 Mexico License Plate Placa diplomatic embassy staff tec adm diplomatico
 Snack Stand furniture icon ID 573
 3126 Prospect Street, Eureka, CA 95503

...

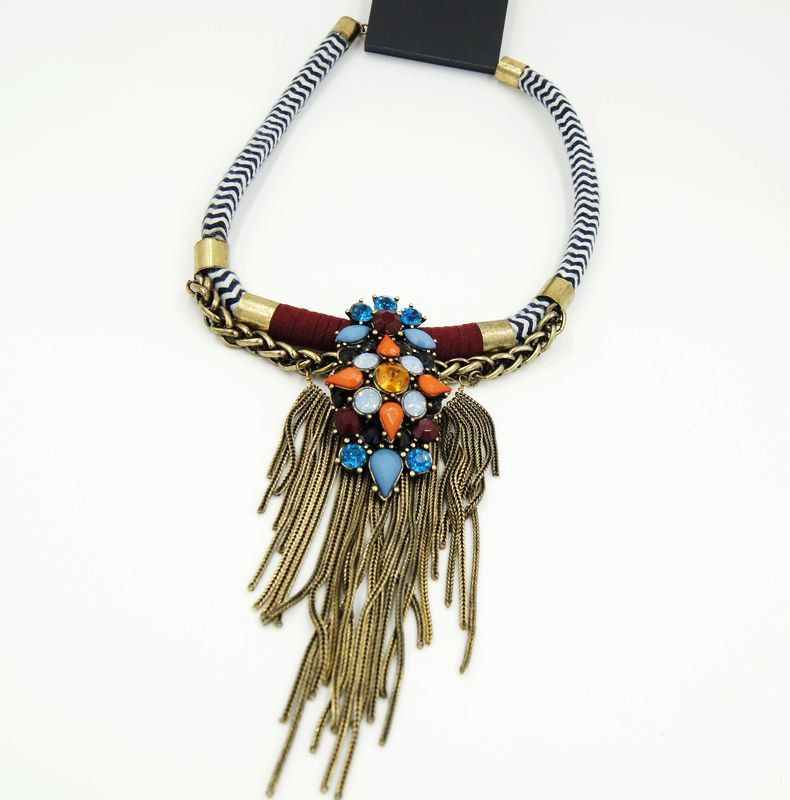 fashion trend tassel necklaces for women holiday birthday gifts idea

--

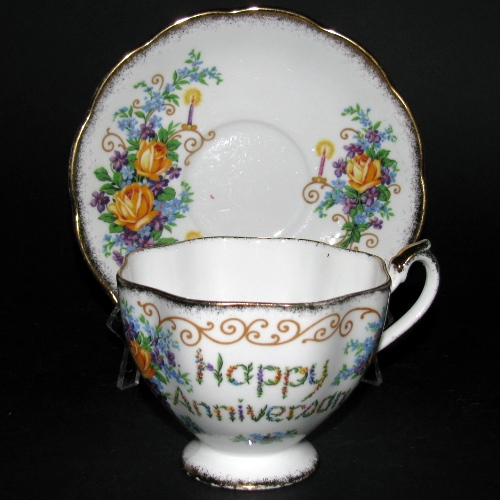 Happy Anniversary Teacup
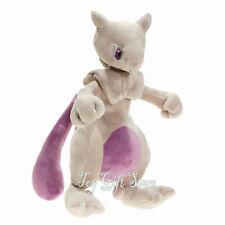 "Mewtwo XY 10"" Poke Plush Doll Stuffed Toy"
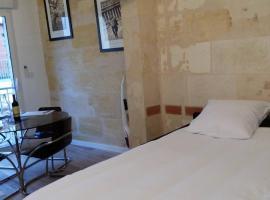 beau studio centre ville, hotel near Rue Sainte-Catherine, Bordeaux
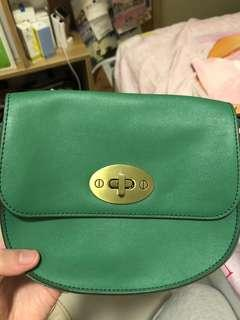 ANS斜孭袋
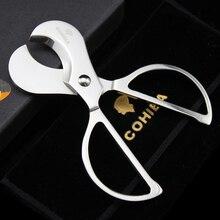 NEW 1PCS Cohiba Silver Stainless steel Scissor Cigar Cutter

— TASK —
Because only one stretch of the records is wanted, please output the lines from the one holding "beau studio centre" through the one holding "NEW 1PCS Cohiba" exactly, both included, and leave every picture out.

— WRITTEN ANSWER —
 beau studio centre ville, hotel near Rue Sainte-Catherine, Bordeaux
 ANS斜孭袋
 NEW 1PCS Cohiba Silver Stainless steel Scissor Cigar Cutter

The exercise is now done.